• Tareas del ejercicio
1. Enumera todos los animales que se nombran en el párrafo del relato sobre el gato que comienza con "Su mundo húmedo y espeso".
2. Devuelve sin cambios el fragmento del relato sobre el gato que abre con las palabras que contienen "En un juego" y cierra con "regalaron el gato.".

• Fragmento de la fuente

+++

Rebeldía, una divinidad salvaje

Por FREDDY SÁNCHEZ CABALLERO

Su mundo húmedo y espeso estaba hecho de oscuridad. Cuando la noche salía del río en forma de lechuza y arropaba el monte, él la seguía por las trochas que antes fueron del tigre y la pantera; superando el miedo cotejó sus huellas y se supo pariente y heredero. El rugido sordo de la selva latía en su interior; el canturreo de los pájaros trasnochadores, el grito del mono cotudo, la vegetación parda y recóndita creciendo a su paso, la manigua trenzada ante su asombro temeroso y frágil; todo un universo salvaje retorciéndose en sus tripas como un desafío. Entre bejucos y sombras fantasmales, le era difícil determinar qué cazar y qué representaba un riesgo; una forma agazapada en la penumbra podía saltar y devorarlo de un mordisco, pero descubrió que su cuerpo era más ágil e imperecedero que la serpiente, y que sus ojos eran un par de estrellas.

En un juego perverso los muchachos lo tiraban al río, y él, a punto de ahogarse, regresaba cada vez más fuerte y vehemente. Al verlos, la alemana, una pelirroja irascible y mal hablada, les arengaba en su lengua. Una vez terminado el taller de teatro que ella dictó a los jóvenes del pueblo, estos le regalaron el gato.
-Es del color de la noche-, dijo ella, cuando le advirtieron de los agüeros en torno a su pelo negro, como debe ser un gato de vida noctámbula que se mueve entre el peligro y las tinieblas. Es elegante, preciso en sus movimientos, perfecto; derrocha ternura, gracia e indolencia, como todos los dioses; no en vano sus atributos fueron venerados en el antiguo Egipto, donde era considerado sagrado y gozaba de aprecio singular. A su muerte, la familia entraba en una profunda tristeza y se afeitaba las cejas en señal de duelo.

“Lo he sorprendido calculando la frecuencia de otros pájaros hacia un punto del follaje”.

+++

• Material proporcionado
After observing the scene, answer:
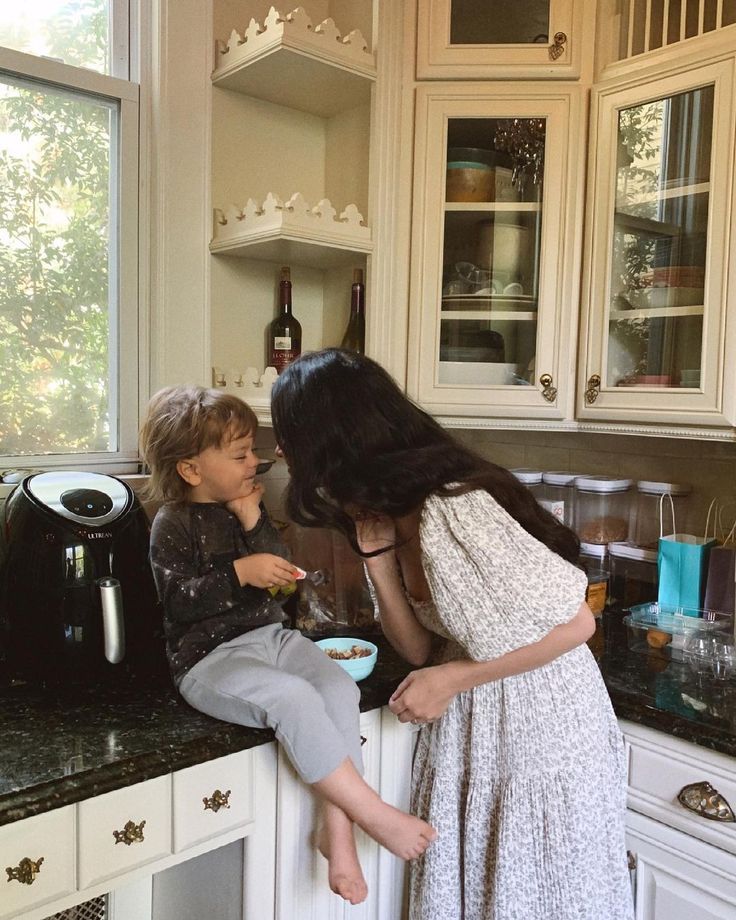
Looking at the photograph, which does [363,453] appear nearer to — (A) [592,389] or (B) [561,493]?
(A) [592,389]

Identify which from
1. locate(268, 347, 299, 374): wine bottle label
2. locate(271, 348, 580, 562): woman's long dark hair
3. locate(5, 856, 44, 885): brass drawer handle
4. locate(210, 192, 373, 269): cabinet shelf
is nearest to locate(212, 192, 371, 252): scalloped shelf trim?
locate(210, 192, 373, 269): cabinet shelf

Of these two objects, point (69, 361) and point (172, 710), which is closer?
point (172, 710)

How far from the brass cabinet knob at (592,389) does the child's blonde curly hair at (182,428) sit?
2.36 feet

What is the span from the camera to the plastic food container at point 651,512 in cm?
180

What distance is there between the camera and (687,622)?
5.02ft

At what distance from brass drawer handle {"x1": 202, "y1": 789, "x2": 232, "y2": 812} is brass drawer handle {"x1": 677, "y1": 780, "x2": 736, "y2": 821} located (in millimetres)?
691

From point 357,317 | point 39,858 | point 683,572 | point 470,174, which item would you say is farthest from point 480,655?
point 470,174

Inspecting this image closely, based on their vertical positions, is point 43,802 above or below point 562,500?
below

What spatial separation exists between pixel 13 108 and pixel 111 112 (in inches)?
7.9

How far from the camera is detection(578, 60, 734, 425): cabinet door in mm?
1479

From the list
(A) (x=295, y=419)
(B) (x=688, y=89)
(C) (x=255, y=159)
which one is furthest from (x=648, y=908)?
(C) (x=255, y=159)

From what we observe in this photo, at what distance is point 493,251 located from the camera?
175cm

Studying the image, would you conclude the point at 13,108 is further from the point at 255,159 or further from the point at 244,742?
the point at 244,742

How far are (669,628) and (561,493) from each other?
466mm
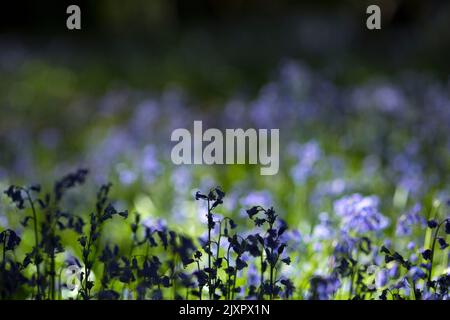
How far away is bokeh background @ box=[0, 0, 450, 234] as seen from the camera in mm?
4105

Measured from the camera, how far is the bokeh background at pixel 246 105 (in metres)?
→ 4.11

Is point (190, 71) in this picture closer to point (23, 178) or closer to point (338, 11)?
point (23, 178)

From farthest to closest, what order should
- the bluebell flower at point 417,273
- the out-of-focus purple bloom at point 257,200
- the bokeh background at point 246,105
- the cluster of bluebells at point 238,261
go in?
the bokeh background at point 246,105 → the out-of-focus purple bloom at point 257,200 → the bluebell flower at point 417,273 → the cluster of bluebells at point 238,261

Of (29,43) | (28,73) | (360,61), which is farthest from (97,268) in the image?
(29,43)

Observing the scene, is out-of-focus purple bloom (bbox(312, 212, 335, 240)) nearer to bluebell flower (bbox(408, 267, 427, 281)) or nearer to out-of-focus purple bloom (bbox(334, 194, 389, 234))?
out-of-focus purple bloom (bbox(334, 194, 389, 234))

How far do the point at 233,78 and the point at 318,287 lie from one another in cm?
622

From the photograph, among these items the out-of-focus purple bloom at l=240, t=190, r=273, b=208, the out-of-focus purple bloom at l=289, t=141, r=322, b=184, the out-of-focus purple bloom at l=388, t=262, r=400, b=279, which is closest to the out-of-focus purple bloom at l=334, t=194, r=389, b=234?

+++

• Respuestas completas
1. lechuza, tigre, pantera, pájaros trasnochadores, mono cotudo, serpiente

2.
En un juego perverso los muchachos lo tiraban al río, y él, a punto de ahogarse, regresaba cada vez más fuerte y vehemente. Al verlos, la alemana, una pelirroja irascible y mal hablada, les arengaba en su lengua. Una vez terminado el taller de teatro que ella dictó a los jóvenes del pueblo, estos le regalaron el gato.